To assess the incremental prognostic value of the addition of genetic risk factors to the conventional clinical risk factors, we created the following two multivariate models: (i) a baseline clinical model including established conventional factors (age, male gender, MI as an index of diagnosis, chronic kidney disease, prior stroke, and left ventricular ejection fraction <40%) and (ii) a clinical-genetic model containing the covariates of the clinical model plus the four combined genetic groups. The selection of variables for the baseline clinical model was determined by a backward-stepwise technique, evaluating all potential univariate variables (P < 0.20) to create a multivariable model containing the variables with a P < 0.05. We performed several sensitivity analyses that confirmed the consistency of the models (e.g., modeling using the forward selection of variables, interaction analyses, and the rejection of colinearity). The discriminatory abilities of the models were assessed using the C-statistic, and differences in the C-statistic between the two models were compared according to the method of DeLong et al.20 The calibration of the two models was tested using the Hosmer-Lemeshow goodness-of-fit test, and model fitness was assessed using the Akaike information criterion. Furthermore, to evaluate whether the addition of the genetic risk factors to the baseline clinical model led to any significant risk reclassification of the primary end point, NRI and IDI were calculated according to the method described by Pencina et al.18 To evaluate clinical usefulness, categorical NRIs were applied with prespecified risk categories of <2.20%, 2.20–16.44%, and ≥16.44%, which were selected in accordance with the observed primary end-point rate of the present study (3.97%). Because net reclassification depends on the chosen risk threshold,21 the thresholds in the sensitivity analysis were defined as 2.20 and 16.44%, which were more evenly distributed around the event rate of 3.97%. For the combined genetic status, the sample size of our study (2,188) provides 83.4% power to detect an effect size (Cramer’s V) of 0.0735 with α = 0.05. A P value <0.05 was considered statistically significant. Statistical analysis was performed using SPSS 18.0 (SPSS, Chicago, IL).

Results

Patient characteristics

A total of 2,188 patients were enrolled in our study. Approximately 60% of the population had at least one CYP2C19 LOF allele (IM or PM) and 14% had two LOF alleles (PM). In terms of the prevalence of ABCB1 3435 C>T polymorphism, 57% of the population had one or more T-allele (CT or TT) and 13.7% had two T-alleles (TT). Table 1 shows the baseline characteristics of the overall population according to the presence of MACCEs. The patients with MACCEs were older and had a lower body mass index. They also demonstrated a higher prevalence of hypertension, MI as an index diagnosis, chronic kidney disease, left main coronary artery disease, the ABCB1 3435 CT genotype, and the presence of both CYP2C19 PM and ABCB1 3435 TT, as well as a greater incidence of prior coronary artery bypass grafting, prior stroke, and a left ventricular ejection fraction of <40% compared with those who did not experience MACCEs.

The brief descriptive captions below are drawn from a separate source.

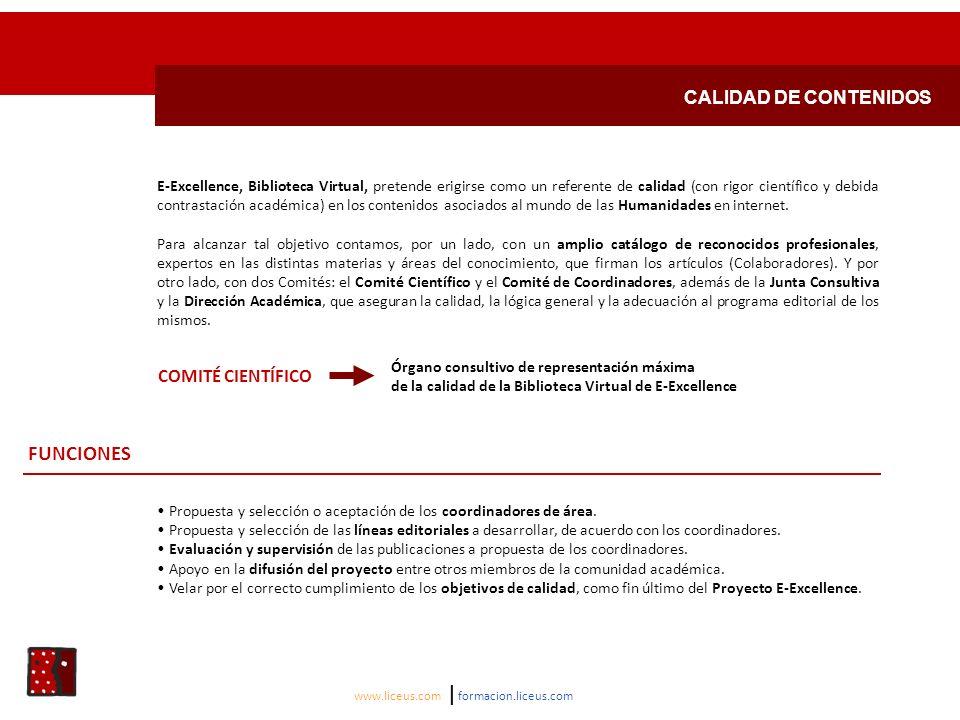 FUNCIONES CALIDAD DE CONTENIDOS COMITÉ CIENTÍFICO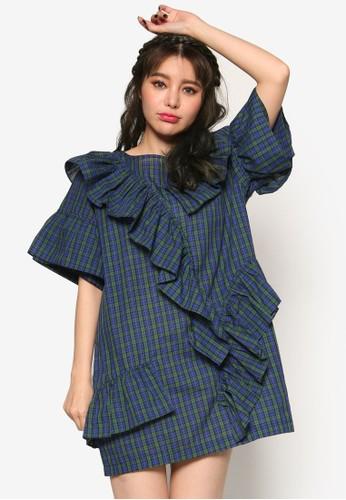 韓時尚荷葉飾esprit 旺角格紋連身裙, 服飾, 洋裝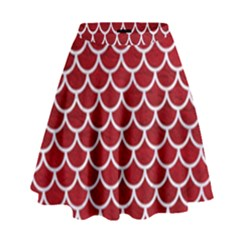 Scales1 White Marble & Red Leather High Waist Skirt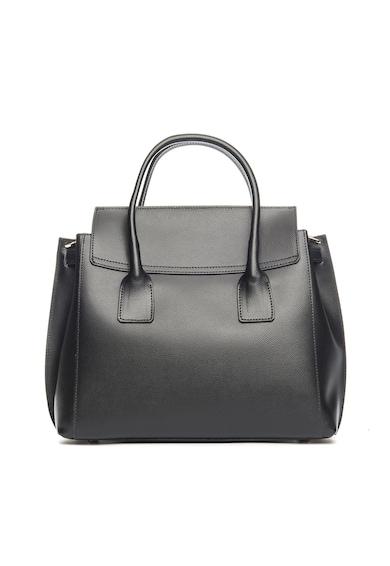 Mia Tomazzi Кожена шопинг чанта Жени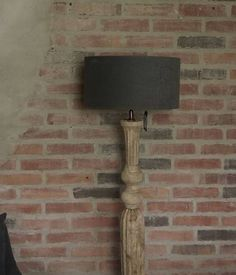 Houten Vloerlamp Mangowood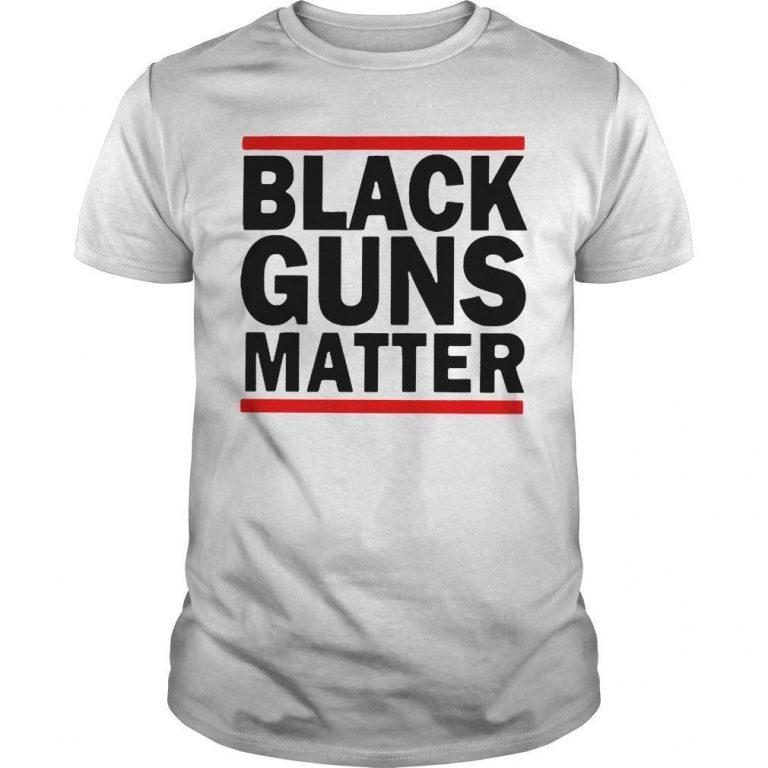 Virginia's Capital Black Guns Matter Shirt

Table 1 Baseline characteristics of the study population according to the presence of the primary end point

On-clopidogrel platelet reactivity measured by the VerifyNow P2Y12 assay showed a statistically significant gene dose-response effect according to the CYP2C19 polymorphism metabolic status (platelet reaction unit value (mean ± SD): 200.7 ± 88.47 vs. 231.49 ± 79.87 vs. 259.67 ± 85.23 for EM vs. IM vs. PM, respectively, P < 0.0001 among the groups) (Supplementary Figure S1a online). However, a gene dose-response effect was not observed for the ABCB1 3435C>T polymorphism among the groups (platelet reaction unit value (mean ± SD): 223.45 ± 85.27 vs. 221.36 ± 84.6 vs. 232.39 ± 87.71 for CC vs. CT vs. TT, respectively, P = 0.56 among the groups) (Supplementary Figure S1b online). Consequently, when the four combined genetic subsets were assessed, a significant stepwise increase of platelet reactivity was observed (platelet reaction unit value (mean ± SD): 217.43 ± 84.64 vs. 217.37 ± 90.08 vs. 253.24 ± 79.96 vs. 287.74 ± 49.01 for CYP2C19 EM/IM+ABCB1 3435 CC/CT vs. CYP2C19 EM/IM+ABCB1 3435 TT vs. CYP2C19 PM+ABCB1 3435 CC/CT vs. CYP2C19 PM+ABCB1 3435 TT, respectively, P < 0.001 among the groups) (Supplementary Figure S1c online).

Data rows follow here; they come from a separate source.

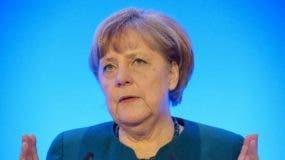 Angela Merkel. AFP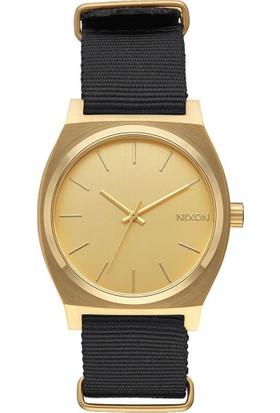 Nıxon A045-513 Erkek Kol Saati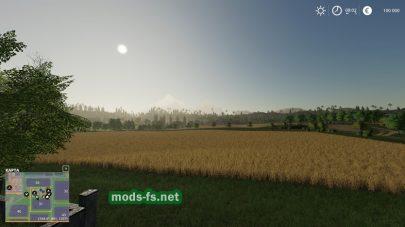 The Old Farm Countryside для FS 2019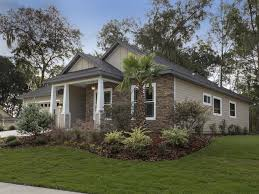 energy efficient homes tommy williams energy efficient homes in gainesville fl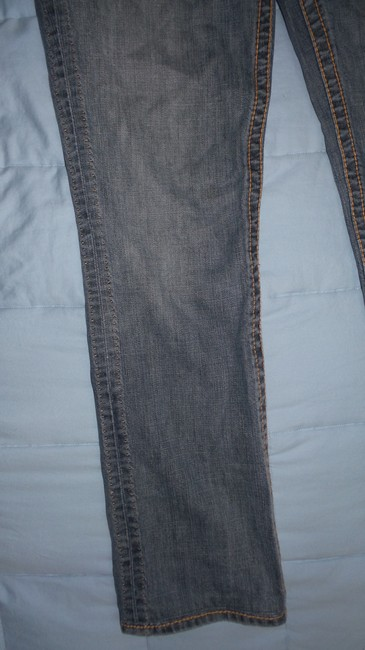 Elie Tahari Straight Leg Jeans-Medium Wash Image 4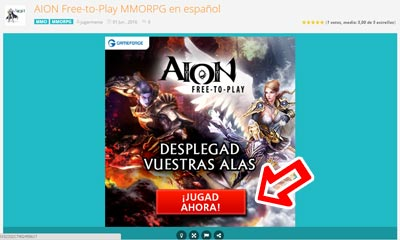aion-free-to-play-espanol-jugarmania-04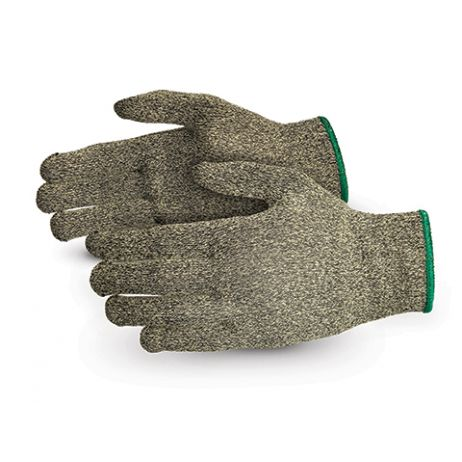 Superior®  Dexterity® Cut-Resistant String-Knit Glove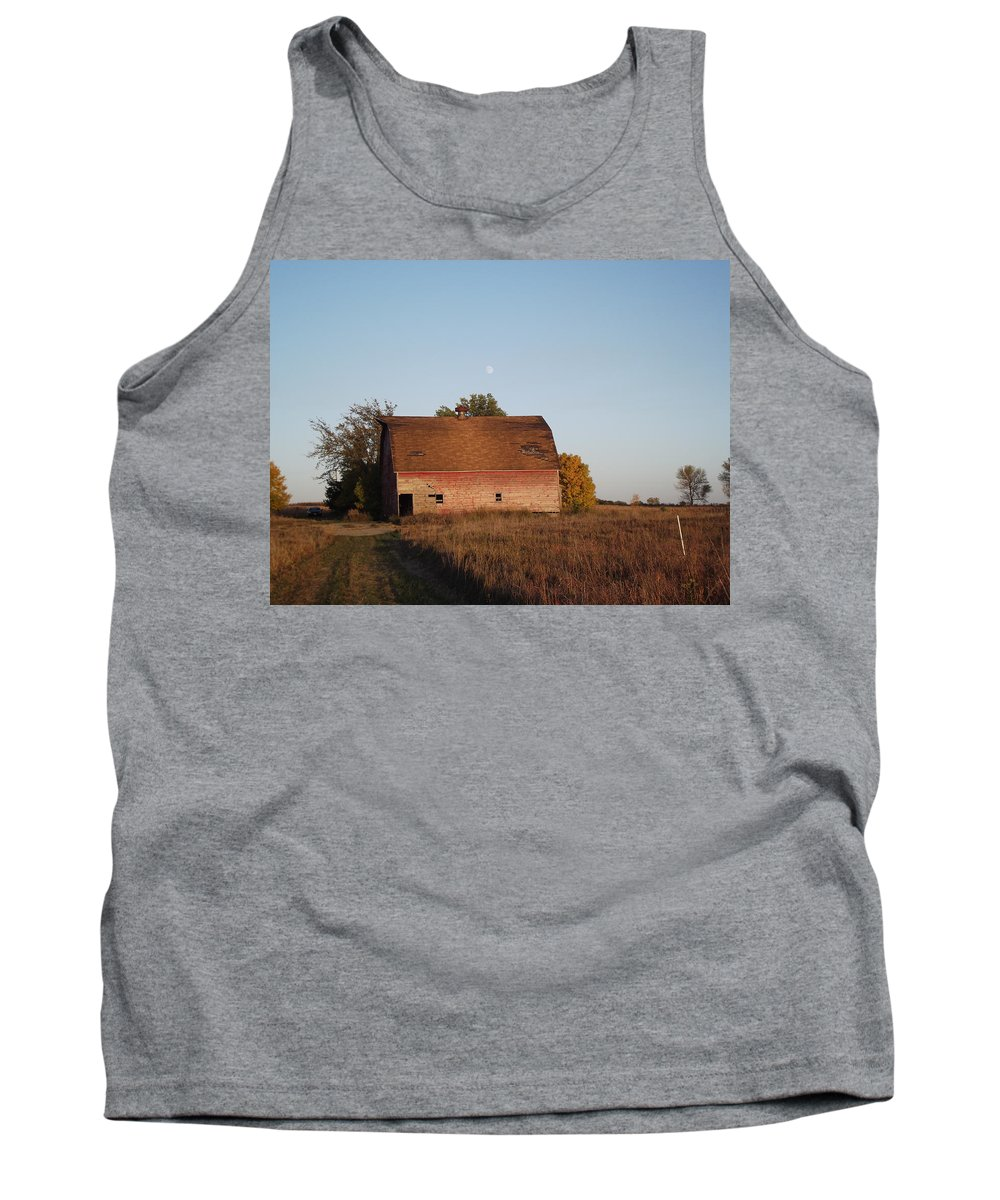 Moon Tank Top featuring the photograph Moon Barn by Bonfire Photography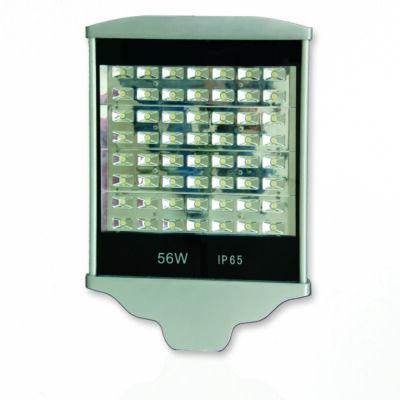 LED utcai lámpatest 56W, 230V, fehér fény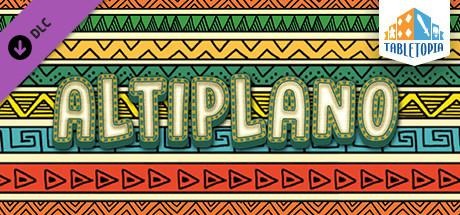 Tabletopia: Altiplano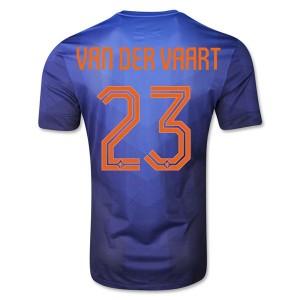 Camiseta del Van Der Vaart Holanda Segunda WC2014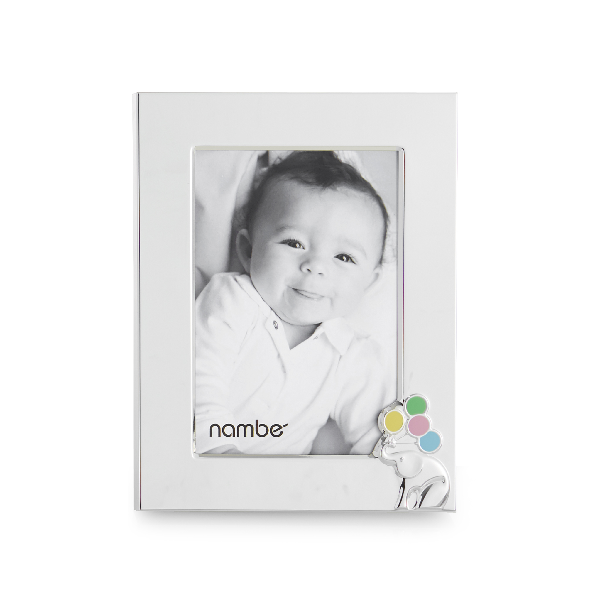 Nambe Baby Bailey Frame 4x6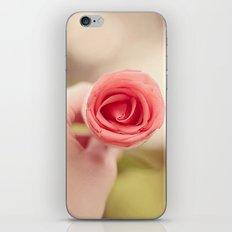 Sweet Rose iPhone & iPod Skin
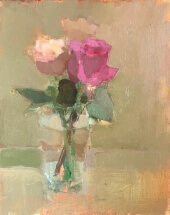 oil painting of pink and peach rose in clear glass jar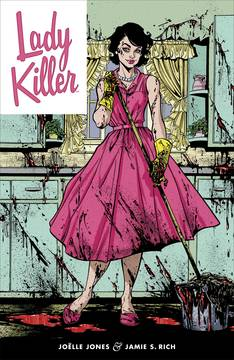 LADY KILLER TP (C: 0-1-2)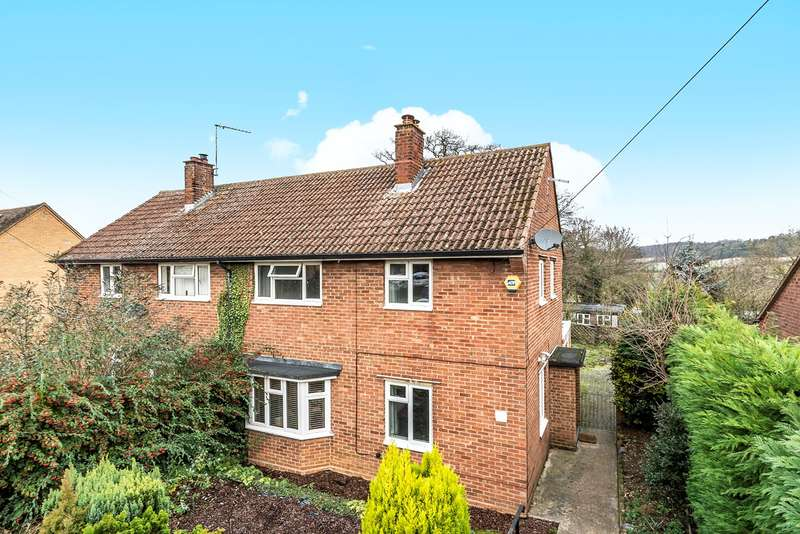 3 Bedrooms Semi Detached House for sale in Rueley Dell Road, Lilley, Luton, LU2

Association of genetic and clinical risk factors with MACCE

Table 2 shows the incidences of the primary end-point events according to genetic analysis. During the 1-year follow-up, a total of 87 (3.97%) primary end-point events occurred, including 64 deaths, 8 non-fatal MIs, and 15 strokes. Among the four combined genetic groups, the patients carrying both CYP2C19 PM and ABCB1 3435 TT showed the highest incidence of all-cause death, stroke, and composite of MACCEs compared with those in the other groups (P < 0.01). Detailed causes of death according to the genetic variants is presented in Supplementary Table S1 online.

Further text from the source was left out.